Fix `TypeError` by Ignoring null characters in PSBaseParser (#768)

* Ignore null characters in PSBaseParser Beforehand, null characters were encoded as PSKeyword tokens. This caused issue #617, as pdfdevice.py would attempt to decode the null character PSKeyword, when it expects a byte string, as opposed to a PSKeyword, causing pdfminer.six to crash. As null characters are superfluous within PSBaseParser, ignore them. * Update CHANGELOG.md Co-authored-by: Pieter Marsman <pietermarsman@gmail.com>
2022-06-26 15:46:39 +00:00 · 2022-06-26 15:46:39 +00:00 · ebf92acf0c
parent f63e9fbee9
commit ebf92acf0c
2 changed files with 3 additions and 0 deletions
--- a/CHANGELOG.md
+++ b/CHANGELOG.md
@ -11,6 +11,7 @@ The format is based on [Keep a Changelog](https://keepachangelog.com/en/1.0.0/).
 - `ValueError` when trying to decrypt empty metadata values ([#766](https://github.com/pdfminer/pdfminer.six/issues/766))
 - Sphinx errors during building of documentation ([#760](https://github.com/pdfminer/pdfminer.six/pull/760))
 - `TypeError` when getting default width of font ([#720](https://github.com/pdfminer/pdfminer.six/issues/720))
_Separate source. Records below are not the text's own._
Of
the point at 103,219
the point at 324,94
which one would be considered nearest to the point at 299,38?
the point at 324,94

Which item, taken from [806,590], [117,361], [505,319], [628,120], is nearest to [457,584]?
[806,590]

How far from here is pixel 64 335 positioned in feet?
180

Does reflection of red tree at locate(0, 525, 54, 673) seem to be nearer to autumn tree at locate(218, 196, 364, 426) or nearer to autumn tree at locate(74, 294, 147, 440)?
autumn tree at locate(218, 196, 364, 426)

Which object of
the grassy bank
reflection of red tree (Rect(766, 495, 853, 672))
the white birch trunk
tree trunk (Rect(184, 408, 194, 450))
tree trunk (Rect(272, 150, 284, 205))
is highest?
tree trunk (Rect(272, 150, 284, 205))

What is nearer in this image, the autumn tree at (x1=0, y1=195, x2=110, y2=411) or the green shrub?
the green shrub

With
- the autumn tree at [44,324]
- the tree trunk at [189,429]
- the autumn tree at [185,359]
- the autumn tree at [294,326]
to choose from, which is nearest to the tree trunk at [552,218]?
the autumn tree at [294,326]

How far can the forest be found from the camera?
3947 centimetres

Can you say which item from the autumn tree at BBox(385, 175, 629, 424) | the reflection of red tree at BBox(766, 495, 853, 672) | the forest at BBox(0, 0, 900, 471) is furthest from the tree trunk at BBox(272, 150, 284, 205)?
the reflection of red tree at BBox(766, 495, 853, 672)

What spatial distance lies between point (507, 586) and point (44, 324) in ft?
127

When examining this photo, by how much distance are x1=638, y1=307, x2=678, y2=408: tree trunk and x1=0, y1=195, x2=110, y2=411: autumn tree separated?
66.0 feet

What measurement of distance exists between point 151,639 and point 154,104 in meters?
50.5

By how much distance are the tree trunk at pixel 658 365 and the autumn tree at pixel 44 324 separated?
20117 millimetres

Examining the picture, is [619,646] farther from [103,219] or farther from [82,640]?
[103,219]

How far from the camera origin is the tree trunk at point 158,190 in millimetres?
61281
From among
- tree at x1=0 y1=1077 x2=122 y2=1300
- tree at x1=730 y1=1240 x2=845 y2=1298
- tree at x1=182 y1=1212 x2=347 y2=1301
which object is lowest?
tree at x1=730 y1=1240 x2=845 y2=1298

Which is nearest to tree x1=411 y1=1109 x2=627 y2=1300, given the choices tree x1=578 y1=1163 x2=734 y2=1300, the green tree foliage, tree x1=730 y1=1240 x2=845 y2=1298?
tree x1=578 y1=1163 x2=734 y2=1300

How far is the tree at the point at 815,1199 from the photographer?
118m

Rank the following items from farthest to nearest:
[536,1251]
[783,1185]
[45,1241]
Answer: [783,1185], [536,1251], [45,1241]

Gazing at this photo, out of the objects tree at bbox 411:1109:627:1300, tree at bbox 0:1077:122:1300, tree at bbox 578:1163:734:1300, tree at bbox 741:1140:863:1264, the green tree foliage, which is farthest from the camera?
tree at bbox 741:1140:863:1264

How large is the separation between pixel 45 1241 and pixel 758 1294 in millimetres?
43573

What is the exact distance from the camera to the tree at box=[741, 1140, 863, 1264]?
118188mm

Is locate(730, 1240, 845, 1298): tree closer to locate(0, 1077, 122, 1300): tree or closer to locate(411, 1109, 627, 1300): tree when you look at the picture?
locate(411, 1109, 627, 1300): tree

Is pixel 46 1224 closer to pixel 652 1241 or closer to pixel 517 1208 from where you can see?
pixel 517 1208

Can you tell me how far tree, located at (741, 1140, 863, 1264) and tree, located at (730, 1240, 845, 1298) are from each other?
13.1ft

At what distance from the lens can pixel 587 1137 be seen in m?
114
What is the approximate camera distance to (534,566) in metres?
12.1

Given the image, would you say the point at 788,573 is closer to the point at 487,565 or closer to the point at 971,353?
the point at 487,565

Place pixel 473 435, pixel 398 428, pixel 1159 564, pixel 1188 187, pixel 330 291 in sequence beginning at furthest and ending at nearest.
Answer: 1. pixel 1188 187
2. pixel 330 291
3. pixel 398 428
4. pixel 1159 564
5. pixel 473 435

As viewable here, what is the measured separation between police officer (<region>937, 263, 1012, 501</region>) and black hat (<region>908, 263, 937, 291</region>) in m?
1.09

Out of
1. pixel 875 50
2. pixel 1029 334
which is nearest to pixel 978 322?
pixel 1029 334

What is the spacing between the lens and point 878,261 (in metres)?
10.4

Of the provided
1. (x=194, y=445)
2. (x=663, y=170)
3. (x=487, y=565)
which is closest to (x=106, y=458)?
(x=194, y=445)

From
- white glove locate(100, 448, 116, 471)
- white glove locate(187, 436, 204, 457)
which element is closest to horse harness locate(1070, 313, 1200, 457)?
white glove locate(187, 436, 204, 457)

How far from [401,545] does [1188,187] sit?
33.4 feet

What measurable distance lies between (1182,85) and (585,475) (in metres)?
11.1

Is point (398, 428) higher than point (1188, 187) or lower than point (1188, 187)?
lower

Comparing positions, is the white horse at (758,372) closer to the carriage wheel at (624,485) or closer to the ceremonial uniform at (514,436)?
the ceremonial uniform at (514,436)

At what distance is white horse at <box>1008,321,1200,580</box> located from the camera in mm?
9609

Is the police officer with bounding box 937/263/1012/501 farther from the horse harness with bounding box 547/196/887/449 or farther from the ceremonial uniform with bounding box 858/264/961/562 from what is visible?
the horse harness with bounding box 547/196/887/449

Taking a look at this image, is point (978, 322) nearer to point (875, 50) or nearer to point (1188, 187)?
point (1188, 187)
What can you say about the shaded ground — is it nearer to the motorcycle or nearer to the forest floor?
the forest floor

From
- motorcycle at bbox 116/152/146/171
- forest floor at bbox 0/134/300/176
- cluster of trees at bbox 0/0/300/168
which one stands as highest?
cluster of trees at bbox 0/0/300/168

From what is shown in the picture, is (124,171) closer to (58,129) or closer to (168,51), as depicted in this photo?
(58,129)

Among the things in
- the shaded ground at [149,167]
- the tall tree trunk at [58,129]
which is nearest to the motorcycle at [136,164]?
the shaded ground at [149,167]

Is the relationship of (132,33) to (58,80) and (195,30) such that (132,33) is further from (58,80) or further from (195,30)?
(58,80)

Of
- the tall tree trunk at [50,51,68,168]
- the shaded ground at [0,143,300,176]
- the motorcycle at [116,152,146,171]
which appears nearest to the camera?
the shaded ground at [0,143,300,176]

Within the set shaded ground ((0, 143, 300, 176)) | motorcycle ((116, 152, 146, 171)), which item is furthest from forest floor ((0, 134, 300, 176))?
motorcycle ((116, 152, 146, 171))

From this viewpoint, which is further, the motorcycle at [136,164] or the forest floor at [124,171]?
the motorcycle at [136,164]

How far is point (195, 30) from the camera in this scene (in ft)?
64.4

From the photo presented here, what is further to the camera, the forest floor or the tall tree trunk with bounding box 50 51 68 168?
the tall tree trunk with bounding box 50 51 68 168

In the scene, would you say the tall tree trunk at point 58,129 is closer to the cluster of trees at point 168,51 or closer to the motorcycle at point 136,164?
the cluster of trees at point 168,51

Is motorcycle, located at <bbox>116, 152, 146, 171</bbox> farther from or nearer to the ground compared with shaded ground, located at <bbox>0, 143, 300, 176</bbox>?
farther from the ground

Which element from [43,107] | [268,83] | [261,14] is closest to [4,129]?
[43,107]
 - `TypeError` in cmapdb.py when parsing null characters ([#768](https://github.com/pdfminer/pdfminer.six/pull/768))
 ### Deprecated
--- a/pdfminer/psparser.py
+++ b/pdfminer/psparser.py
@ -334,6 +334,8 @@ class PSBaseParser:
            self._curtoken = b""
            self._parse1 = self._parse_wclose
            return j + 1
        elif c == b"\x00":
            return j + 1
        else:
            self._add_token(KWD(c))
            return j + 1